Снег так и сыпался с неба мелкими хлопьями и блестел под фонарём. Сколько раз, живя здесь, она видела эту картину — и сколько ещё, быть может, увидит. Сколько раз она поднимала глаза чуть выше и смотрела на то самое окно в доме напротив, свет в котором всегда отмечала, — он горел и теперь.
Интересно, кто там живёт? Стар этот человек или молод? Если он молод, то могли бы они дружить или даже… любить друг друга? Не так, как любит её Артём, и не так, как пытается любить себя она сама, — лучше. Так, чтобы она могла у него учиться.
Есть ли вообще в этом городе, в этой стране, в мире такие люди?
Но сколько раз она ещё ошибётся… А сделает ли она правильно?
Хотелось надеяться, что сделает, и держаться за эту надежду. Что бы ни случилось завтра и вообще. Она человек, и она достойна любви, как достойны другие и этот вечный полуночник, за которым она наблюдала годами. И Артём, как бы ни подмывало ему отомстить, тоже — но только бы он сам это понял и с другими вёл себя иначе.
Вот о чём он сейчас думает, а? Может ли он так же, как и она, стоять у окна и смотреть на свой вечный пустырь за дорогой, слушать, как лают собаки?
Рука сама потянулась к телефону и привычным движением открыла его страницу. На аватарке стоял чёрный квадрат, а в статусе — многоточие.
Не вспоминать и держаться, чтобы ни случилось. Ложиться обратно в постель, через силу закрывать глаза и не обращать внимание на то, что зовёт из окна печальный фонарный свет.
Мир большой, а я маленькая.

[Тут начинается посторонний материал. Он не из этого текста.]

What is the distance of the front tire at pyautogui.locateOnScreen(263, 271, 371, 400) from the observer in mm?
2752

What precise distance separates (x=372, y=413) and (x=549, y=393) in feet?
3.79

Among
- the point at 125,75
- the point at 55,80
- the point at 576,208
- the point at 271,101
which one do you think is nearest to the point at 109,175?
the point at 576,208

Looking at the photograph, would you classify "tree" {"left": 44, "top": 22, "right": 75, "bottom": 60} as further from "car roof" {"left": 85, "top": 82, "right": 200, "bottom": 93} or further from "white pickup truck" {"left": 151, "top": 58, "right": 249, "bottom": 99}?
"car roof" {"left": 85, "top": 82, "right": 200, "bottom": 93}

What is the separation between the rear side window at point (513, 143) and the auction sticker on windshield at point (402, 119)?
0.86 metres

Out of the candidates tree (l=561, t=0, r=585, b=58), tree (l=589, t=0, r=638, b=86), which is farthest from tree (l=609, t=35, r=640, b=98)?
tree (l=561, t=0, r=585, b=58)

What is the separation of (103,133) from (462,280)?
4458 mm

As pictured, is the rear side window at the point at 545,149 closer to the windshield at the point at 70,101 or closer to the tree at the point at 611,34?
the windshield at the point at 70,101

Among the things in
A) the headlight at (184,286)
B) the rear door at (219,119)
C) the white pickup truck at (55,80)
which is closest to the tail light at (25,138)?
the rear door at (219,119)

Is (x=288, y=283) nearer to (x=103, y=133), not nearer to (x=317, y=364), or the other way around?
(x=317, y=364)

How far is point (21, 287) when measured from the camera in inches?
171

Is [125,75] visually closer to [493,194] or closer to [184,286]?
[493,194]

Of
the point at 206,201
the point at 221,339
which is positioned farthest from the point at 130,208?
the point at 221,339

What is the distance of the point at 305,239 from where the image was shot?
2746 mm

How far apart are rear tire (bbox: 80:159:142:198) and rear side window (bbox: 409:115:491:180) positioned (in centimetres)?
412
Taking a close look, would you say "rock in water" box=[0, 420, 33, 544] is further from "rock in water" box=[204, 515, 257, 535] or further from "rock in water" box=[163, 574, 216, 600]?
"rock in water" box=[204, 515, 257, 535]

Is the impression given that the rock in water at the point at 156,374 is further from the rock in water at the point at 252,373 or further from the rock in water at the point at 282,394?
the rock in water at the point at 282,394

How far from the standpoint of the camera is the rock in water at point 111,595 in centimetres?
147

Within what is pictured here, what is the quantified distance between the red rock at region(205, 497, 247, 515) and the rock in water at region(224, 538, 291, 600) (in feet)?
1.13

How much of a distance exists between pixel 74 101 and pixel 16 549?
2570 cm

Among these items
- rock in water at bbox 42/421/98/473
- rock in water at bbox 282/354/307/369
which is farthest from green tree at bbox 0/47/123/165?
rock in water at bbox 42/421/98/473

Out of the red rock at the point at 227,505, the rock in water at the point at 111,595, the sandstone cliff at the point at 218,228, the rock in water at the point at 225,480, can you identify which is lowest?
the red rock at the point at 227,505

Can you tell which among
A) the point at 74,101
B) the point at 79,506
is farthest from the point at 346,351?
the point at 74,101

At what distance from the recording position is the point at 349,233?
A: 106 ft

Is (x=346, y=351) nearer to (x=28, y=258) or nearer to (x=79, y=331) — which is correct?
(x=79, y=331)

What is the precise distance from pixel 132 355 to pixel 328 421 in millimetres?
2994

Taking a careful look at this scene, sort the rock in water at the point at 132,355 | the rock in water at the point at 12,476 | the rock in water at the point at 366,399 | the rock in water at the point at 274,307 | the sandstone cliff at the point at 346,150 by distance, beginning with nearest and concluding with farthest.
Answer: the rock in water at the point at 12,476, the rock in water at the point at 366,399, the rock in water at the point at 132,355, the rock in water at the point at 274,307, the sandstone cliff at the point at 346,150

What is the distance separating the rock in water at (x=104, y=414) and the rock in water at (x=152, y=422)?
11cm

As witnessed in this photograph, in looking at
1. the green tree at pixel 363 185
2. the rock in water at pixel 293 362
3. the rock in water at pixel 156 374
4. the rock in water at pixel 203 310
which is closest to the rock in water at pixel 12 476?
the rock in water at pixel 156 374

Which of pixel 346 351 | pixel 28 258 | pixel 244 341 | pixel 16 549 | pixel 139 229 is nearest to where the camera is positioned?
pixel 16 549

Сейчас я меньше песчинки и очутилась там, куда поехали мы с мамой, когда узнали, что я поступила в университет, — на море. Она рада и гордится мной, хоть ей не так уж и нравится факультет, который я выбрала, но она всё равно верит, что у меня всё получится.
А я не очень верю, потому что я маленькая. Стою на пирсе одна — мама куда-то запропастилась, — и смотрю, как накатывают на пирс огромные волны. Одна — за другой, одна — за другой, как заведённые. В них что-то не так, как в реальности, и я, конечно, сплю, а потому могу не бояться и подойти ближе, даже когда море разражается самой большой, сумасшедшей волной. Она мчится и мчится прямо ко мне, в меня — видна каждая её капелька, — и обжигает всё тело, сбивая с ног, а я чувствую, как вкус морской воды смешивается со вкусом крови.
Ты ведь сама творишь свою жизнь, своими руками — шипят у меня в ушах его слова.
Утром Мира проснулась и почувствовала себя так, будто лежит в мусорке. Конечно, она быстро вспомнила о вчерашнем, о том, что сегодня выходной и она лежит у мамы дома в мягкой, специально для неё приготовленной постели. Сказала, что хочет прилечь, и уснула случайно — так это выглядело для мамы. Теперь Мира проснулась — и поняла, что замазана в грязи, только невидимой.
Она сразу сбросила с себя одеяло, и это не помогло. Перенеслась в то самое утро выходного, когда она, едва разодрав глаза, услышала в коридоре голос Артёма, который за ней пришёл. Стало так больно, потому что сегодня этого не случилось, и страшно, потому что случиться всё-таки могло.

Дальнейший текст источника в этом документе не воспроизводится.